Presentation information

[JJ] Oral

P (Space and Planetary Sciences) » P-PS Planetary Sciences

[P-PS08] [JJ] Lunar science and exploration

Sun. May 21, 2017 9:00 AM - 10:30 AM 101 (International Conference Hall 1F)

convener:Hiroshi Nagaoka(Waseda Univ.), Tomokatsu Morota(Graduate School of Environmental Studies, Nagoya University), Masaki N Nishino(Institute for Space-Earth Environmental Research, Nagoya University), Chikatoshi Honda(The University of Aizu), Chairperson:Kazuto Saiki(Graduate School of Science, Osaka University), Chairperson:Hideo Hanada(RISE Project, National Astronomical Observatory)

9:30 AM - 9:45 AM

[PPS08-21] A simulation study of Lunar Farside Lander positioning with a Four-way Lander-Orbiter Relay Tracking Mode

*Mao Ye1, Fei Li1,2, Jianguo Yan1, Weifeng Hao2, Weitong Jin1, Xuan Yang1, Shengkai Zhang2 (1.State Key Laboratory of Information Engineering in Surveying, Mapping and Remote Sensing, Wuhan University, 2.Chinese Antarctic Center of Surveying and Mapping, Wuhan University)
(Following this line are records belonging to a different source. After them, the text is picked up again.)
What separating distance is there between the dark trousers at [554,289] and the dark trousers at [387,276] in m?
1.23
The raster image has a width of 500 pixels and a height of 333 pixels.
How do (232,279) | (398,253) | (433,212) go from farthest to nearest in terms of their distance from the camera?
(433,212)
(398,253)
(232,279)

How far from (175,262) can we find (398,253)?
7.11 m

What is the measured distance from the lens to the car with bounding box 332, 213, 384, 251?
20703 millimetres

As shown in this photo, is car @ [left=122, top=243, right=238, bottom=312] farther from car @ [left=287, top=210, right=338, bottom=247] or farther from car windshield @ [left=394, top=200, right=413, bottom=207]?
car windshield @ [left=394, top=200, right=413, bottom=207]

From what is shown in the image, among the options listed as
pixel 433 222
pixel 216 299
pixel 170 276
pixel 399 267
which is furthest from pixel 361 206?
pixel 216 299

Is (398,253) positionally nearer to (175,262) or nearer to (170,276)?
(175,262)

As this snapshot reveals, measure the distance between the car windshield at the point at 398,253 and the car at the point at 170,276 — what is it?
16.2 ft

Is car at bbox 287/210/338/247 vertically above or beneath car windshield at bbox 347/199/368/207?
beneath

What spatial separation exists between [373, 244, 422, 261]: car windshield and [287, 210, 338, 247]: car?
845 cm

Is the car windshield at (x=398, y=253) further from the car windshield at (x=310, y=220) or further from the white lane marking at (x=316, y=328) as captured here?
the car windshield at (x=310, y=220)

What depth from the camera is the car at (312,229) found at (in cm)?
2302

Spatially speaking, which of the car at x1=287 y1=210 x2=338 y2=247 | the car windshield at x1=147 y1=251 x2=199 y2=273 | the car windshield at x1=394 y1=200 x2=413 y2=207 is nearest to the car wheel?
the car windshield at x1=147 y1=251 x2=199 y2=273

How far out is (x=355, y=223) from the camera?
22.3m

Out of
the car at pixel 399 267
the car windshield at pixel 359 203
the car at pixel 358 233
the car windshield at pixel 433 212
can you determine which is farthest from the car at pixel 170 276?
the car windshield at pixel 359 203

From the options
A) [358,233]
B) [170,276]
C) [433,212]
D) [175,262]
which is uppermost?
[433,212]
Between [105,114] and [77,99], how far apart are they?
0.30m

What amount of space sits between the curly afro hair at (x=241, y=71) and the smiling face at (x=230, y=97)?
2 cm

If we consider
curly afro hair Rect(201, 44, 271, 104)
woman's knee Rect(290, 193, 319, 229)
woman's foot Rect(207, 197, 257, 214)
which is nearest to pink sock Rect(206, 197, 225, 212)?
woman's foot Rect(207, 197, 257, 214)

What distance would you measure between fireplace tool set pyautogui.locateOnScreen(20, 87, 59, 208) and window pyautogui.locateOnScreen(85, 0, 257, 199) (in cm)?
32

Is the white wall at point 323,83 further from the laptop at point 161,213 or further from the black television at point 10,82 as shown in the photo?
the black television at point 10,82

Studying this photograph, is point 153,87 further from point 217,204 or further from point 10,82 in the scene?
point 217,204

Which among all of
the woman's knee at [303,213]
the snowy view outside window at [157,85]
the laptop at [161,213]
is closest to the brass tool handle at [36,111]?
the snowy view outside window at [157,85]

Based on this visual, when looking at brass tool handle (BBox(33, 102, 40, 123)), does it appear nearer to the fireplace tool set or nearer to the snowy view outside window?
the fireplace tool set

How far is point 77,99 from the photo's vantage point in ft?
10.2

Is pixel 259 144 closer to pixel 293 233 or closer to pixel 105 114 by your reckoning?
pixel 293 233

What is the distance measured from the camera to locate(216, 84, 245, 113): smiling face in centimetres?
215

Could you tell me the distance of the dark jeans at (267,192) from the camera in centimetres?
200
Keywords:lunar farside, lander positioning, precise orbit determination, four-way relay tracking, Chang’E-4

The in-situ exploration of lunar farside is still an international blank until now. The reason is the synchronous rotation of the moon, which results in the unachievable between the lunar farside lander and earth tracking station. The traditional direct tracking mode, such as two-way range/range rate, VLBI delay/delay rate, will be ineffective for the farside lander tracking, therefore it is essential to relay the signal using a relay satellite. In this paper, we firstly give the updated mathematical formulas and the partials for the Four-way Lunar-Orbiter relay tracking measurement. Then, based on the independent precise orbit determination software system WUDOGS, the precise positioning of the lunar farside lander is studied with simulated tracking data. The results show that: with 0.1 mm/s measurement level, the positioning precision of the farside lander could reach the maximum of centimeter level using a circumlunar relay satellite (Fig. 1a); while for the L2 halo relay satellite (Fig. 1b), its accuracy could reach about 10 meters level. The conclusion could provide an important reference for the future lunar farside landing mission, especially for Chinese lunar exploration mission Chang’E-4.